I tried to think how to do the complete propagation error in my case and for the errors of the 5 combination parameters, from the all 7, is quite straightforward (in the code I posted before I did but I forgot, for laziness, the second order terms with the correlations…).

Instead for the propagation to the model I would need the derivatives of the model wrt to the parameters… Is this second part that you would like to implement inside GetConfidence Interval? I understood as the user should compute the correlation matrix of the particular combination under study (in my case the one with 5 parameters) from the complete one, by itself and then could pass it, with the parameters values and the model to a generic GetConfidenceLevel method (even a static one?) computing the confidence level. But if I see this possible for the variance (simple propagation error) but not for the confidence level, for which is needed to have the full chi-sq (or likelihood) profile. Isn’t it?



The derivatives of the model wrt to the parameters are currently computed numerically in FitResult::GetConfidenceIntervals.

In your case, I think, if your function depends on the parameter q, which are a function of the fitted parameter p, the ones stored in FitResult, you should pass to the CondidenceLevel routine not the function f(q) , but the function g§ = f ( q § ). In this way the code will compute automatically the derivatives for you.

One more thing, the GetConfidenceLevel routine does simple error propagation without using the full likelihood (chi square profile). The profile likelihood is used only when computing the confidence interval in the single parameter (using Minos) and it is returned in FitResult::LowerError(i) and FitResult::UpeerError(i).

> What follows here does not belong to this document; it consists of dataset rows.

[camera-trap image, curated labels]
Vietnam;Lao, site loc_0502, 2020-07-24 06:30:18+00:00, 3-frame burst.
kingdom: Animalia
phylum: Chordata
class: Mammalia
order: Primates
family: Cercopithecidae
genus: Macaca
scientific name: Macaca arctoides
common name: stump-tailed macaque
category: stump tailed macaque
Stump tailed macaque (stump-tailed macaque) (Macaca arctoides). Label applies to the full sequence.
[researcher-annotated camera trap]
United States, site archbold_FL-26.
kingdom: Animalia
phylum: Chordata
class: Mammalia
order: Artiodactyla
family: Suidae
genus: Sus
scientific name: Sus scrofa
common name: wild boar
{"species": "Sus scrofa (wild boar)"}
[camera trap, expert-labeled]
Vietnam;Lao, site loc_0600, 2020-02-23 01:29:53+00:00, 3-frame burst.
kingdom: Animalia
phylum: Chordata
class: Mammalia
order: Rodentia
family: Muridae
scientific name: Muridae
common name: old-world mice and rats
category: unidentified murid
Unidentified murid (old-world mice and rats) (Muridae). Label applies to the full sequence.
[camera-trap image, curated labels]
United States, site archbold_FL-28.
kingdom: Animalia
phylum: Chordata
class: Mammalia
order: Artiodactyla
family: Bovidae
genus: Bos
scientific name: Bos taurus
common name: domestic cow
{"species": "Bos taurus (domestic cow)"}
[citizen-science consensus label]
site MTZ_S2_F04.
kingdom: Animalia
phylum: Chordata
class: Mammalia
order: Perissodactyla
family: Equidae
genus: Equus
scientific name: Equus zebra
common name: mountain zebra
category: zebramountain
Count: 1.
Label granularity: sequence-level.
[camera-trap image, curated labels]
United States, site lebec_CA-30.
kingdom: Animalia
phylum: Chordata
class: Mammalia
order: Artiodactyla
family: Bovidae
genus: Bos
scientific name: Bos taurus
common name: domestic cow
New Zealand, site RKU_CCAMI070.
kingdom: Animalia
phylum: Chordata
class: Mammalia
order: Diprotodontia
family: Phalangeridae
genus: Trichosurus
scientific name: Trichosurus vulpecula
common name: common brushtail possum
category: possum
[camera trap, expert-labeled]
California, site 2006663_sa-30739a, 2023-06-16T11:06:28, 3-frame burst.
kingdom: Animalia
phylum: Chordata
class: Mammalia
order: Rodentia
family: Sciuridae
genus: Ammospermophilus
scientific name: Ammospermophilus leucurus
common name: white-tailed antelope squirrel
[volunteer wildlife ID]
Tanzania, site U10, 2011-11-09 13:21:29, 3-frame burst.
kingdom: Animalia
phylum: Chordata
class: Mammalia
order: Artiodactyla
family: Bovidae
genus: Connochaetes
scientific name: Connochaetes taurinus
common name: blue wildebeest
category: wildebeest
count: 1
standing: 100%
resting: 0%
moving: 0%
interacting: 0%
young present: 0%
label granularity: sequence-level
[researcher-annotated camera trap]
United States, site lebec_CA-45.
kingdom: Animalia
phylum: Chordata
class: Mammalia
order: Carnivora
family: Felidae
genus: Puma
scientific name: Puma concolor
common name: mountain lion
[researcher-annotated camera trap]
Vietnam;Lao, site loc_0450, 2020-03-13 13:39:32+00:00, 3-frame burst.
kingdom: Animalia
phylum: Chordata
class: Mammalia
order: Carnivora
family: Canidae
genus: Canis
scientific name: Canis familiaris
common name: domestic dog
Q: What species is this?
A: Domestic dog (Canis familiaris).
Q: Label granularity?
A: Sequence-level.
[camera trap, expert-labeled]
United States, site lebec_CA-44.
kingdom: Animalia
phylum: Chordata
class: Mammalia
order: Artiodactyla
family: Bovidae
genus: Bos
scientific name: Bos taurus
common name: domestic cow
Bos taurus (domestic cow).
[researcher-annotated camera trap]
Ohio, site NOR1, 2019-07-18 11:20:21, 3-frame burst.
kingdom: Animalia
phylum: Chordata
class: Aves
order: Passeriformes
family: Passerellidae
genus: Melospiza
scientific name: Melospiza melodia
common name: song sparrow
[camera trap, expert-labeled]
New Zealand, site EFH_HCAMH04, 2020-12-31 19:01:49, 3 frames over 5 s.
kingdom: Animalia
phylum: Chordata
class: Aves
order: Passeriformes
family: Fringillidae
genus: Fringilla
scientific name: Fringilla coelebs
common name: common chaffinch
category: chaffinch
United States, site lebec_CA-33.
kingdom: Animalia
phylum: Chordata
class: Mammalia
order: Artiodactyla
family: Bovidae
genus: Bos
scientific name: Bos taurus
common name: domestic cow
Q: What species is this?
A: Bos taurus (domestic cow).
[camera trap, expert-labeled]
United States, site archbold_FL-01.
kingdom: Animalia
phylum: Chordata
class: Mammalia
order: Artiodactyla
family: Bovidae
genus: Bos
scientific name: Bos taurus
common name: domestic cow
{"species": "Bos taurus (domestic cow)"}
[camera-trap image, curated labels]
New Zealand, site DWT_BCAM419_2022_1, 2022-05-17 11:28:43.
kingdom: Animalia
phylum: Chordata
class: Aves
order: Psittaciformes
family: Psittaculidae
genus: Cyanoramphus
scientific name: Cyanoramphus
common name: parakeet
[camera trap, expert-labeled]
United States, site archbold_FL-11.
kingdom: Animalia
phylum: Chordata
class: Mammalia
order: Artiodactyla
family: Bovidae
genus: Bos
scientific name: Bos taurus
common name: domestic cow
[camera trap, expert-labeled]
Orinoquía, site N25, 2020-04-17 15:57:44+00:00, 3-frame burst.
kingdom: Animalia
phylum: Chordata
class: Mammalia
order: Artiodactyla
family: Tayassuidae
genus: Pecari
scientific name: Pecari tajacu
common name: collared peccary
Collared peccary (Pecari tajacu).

So if you want a 95% band on the function values, it is computed rescaling the error assuming a parabolic chi square. In case your chi2 comes very different than one, the errors are re-normalised using the observed chi2 value.

Best Regards



thanks a lot for the precious explanations.
Now I understand better the various pieces and I know where to look to create my own version of the GetConfidenceLevel.

I didn’t know how the confidence level could have been computed and now it’s much more clear.